TÜRKİYE ile Almanya arasında imzalanan İş Gücü Anlaşması’ndan iki yıl sonra Trabzon-Köprübaşı’ndan 28 yaşında Almanya’ya gelen Osman Yazıcı (86), 1145 metre yerin altında madende çalışarak önce Lünen şehrinde, ardından Mönchengladbach’ta kurduğu Anadolu Restoran ile Almanya’da Türk mutfağını tanıttı. İşlettiği mekân ve başka insanlarla kurduğu iyi ilişkilerle yaşamını sürdürdüğü Mönchengladbach’ta Osman Yazıcı’yı, sokakta gören Almanlar ismi yerine, restoran adıyla Anadolu diye selamlıyor. Almanya’ya 3 Eylül 1963’te Dortmund yakınlarında bulunan Lünen şehrine gelen ve 1981 yılında Mönchengladbach’a taşınan Osman Yazıcı 1935 Trabzon-Köprübaşı doğumlu. İsmet, Ahmet (ikiz-58), Fatma (60), Fehmiye (59), Meryem (44) adında 5 çocuk babası olan Osman Yazıcı, eşi Bedriye Yazıcı’nın 2008 yılında hayatını kaybetmesinden sonra Mönchengladbach’taki evinde yalnız yaşıyor.

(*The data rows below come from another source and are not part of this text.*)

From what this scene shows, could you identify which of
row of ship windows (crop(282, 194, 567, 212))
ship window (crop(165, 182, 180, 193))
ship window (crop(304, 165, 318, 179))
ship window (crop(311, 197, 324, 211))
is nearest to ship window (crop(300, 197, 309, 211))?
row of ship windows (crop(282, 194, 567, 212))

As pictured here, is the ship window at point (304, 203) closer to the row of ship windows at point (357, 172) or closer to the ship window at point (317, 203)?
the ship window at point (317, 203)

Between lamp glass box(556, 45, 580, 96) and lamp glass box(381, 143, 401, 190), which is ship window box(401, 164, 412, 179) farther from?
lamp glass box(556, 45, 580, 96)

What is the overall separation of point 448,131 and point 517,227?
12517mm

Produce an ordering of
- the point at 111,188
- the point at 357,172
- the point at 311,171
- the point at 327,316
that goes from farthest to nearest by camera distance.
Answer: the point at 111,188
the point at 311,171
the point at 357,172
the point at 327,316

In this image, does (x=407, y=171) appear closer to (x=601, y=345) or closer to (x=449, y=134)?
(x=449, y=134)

‘BENİ AĞLATARAK GİDİYORSUN’Çocuklarının geçimini kazanmak için sevdiklerinden, dahası ülkesinden ayrılmayı göze alan Osman Yazıcı, annesinin kendisine engel olmaya çalıştığını, ama başaramadığını şu sözlerle anlattı: “Ben, üç yaşında iken Annemle babam bir olay üzerine ayrılmış. Babam bırakıp gitmiş, beni annem tek başına büyüttü. İyi de baktı bana, kimseye muhtaç etmedi okuttu, askere gönderdi. Babamı 17 yaşında tanıdım. Evli dört çocuk babası olarak, Köprübaşı’nda odacı olarak bir memur gibi çalışıyor olsam da, gelirimiz yetmiyordu. Almanya işçi alıyor diye duyunca anneme gitmek istediğimi söylediğimde, çok karşı çıktı. Sonuçta tek evladı, oğluyum gelmemi istemiyor. Ama ben kararlıydım ve askerlikte edindiğim tanıdıklarımın desteği ile üç günde Almanya için gerekli olan evrakları hazırladım. Artık geleceğimi anlayan annem o kızgınlığı ile bana, “Beni ağlatarak gidiyorsun. Ayakta gidesin de, düz gelesin (tabutta) diye beddua etti. Ama sonradan kendisini buraya davet etmiştik. On yıl kaldı burada, güzel günlerimiz oldu, kendisi de çok memnun kalmıştı. Burada Mönchengladbach’ta vefat etti, Türkiye’ye götürdük cenazesini.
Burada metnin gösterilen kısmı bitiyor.